From nuclear reactions to astrophysics
Jeudi 18 Mars 2010, à 14h15
par- 8 mars 2010
Nuclear processes driving the energy production and nuclear synthesis in stars often cannot be studied directly in the laboratory. This is because the reactions in many cases involve short-lived nuclei, and are furthermore hindered by the Coulomb repulsion of the nuclei, making direct observation of the reactions difficult or even impossible.
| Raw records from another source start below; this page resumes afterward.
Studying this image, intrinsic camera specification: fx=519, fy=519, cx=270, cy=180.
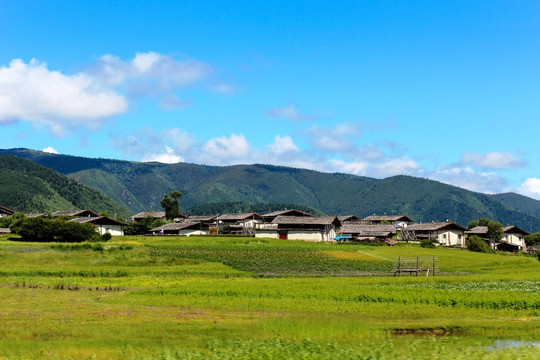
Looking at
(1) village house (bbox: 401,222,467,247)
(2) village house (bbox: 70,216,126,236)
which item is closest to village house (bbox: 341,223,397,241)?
(1) village house (bbox: 401,222,467,247)

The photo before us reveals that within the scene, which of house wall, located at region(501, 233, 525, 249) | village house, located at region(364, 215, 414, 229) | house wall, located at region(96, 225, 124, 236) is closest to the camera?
house wall, located at region(96, 225, 124, 236)

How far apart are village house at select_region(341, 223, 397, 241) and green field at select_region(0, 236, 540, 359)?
79.7 meters

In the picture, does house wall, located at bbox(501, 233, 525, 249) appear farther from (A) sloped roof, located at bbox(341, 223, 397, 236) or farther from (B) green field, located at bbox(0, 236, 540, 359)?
(B) green field, located at bbox(0, 236, 540, 359)

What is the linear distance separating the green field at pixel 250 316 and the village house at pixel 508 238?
90252 millimetres

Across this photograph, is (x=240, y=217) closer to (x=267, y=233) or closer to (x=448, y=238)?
(x=267, y=233)

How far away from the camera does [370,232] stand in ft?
452

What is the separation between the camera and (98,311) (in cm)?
2944

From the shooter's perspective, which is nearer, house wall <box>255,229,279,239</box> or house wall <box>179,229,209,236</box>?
house wall <box>255,229,279,239</box>

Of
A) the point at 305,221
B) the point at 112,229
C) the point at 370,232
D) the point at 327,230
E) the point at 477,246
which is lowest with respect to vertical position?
the point at 477,246

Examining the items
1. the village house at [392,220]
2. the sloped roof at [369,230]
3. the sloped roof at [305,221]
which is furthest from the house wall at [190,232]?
the village house at [392,220]

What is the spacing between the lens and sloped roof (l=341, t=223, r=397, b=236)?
135625mm

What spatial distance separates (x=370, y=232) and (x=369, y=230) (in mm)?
1316

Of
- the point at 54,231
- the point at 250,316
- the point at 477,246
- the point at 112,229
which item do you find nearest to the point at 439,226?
the point at 477,246

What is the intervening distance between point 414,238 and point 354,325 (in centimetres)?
12619
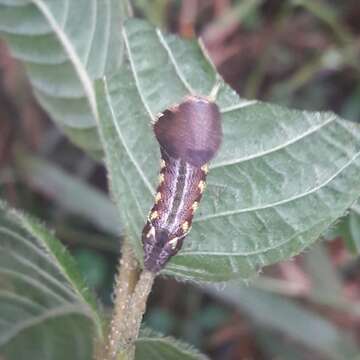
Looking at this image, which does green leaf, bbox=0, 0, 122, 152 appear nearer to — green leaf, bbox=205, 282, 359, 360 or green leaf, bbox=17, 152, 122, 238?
green leaf, bbox=17, 152, 122, 238

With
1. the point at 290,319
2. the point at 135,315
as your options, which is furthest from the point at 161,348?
the point at 290,319

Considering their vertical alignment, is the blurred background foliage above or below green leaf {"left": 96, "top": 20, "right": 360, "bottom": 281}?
below

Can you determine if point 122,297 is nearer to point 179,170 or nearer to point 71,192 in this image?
point 179,170

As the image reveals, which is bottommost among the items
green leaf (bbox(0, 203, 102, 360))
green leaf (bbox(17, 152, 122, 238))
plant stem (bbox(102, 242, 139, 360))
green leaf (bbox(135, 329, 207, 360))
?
green leaf (bbox(17, 152, 122, 238))

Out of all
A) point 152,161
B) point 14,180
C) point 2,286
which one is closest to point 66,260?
point 152,161

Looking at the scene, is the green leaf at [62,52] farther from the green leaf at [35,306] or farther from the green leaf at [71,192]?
the green leaf at [71,192]

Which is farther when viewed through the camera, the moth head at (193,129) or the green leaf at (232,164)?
the green leaf at (232,164)

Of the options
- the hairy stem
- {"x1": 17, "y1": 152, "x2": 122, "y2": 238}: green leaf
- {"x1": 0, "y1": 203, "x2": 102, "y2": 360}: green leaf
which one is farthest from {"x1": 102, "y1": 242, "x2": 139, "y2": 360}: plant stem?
{"x1": 17, "y1": 152, "x2": 122, "y2": 238}: green leaf

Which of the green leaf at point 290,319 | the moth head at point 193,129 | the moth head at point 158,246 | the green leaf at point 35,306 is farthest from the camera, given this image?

The triple-alpha reaction where three helium nuclei fuse to carbon through the so-called Hoyle state is in this category as are many reactions related to the breakout from the Hot-CNO cycle in for example X-ray bursts, a nuclear run-away on the surface of neutron stars. Instead of direct measurements, the reactions must be studied indirectly in beta-decay or in reaction studies both of which can probe the nuclear structure that determine the astrophysical processes.
The Silicon Highly-segmented Array for Reactions and Coulex (SHARC) is a new multipurpose array for charged-particle detection designed to address such questions, and is used in conjunction with the TIGRESS γ-ray spectrometer  at TRIUMF/ISAC, Canada . Upcoming experiments include indirect studies of astrophysical reactions such as the Hot-CNO breakout reaction 18Ne + alpha → 21Na + proton.
 C. E. Svensson, et al., J. Phys. G 31, S1663 (2005).  R. Laxdal, et al., in Proceedings of LINAC08, Victoria, BC, Canada (2008), p. 97.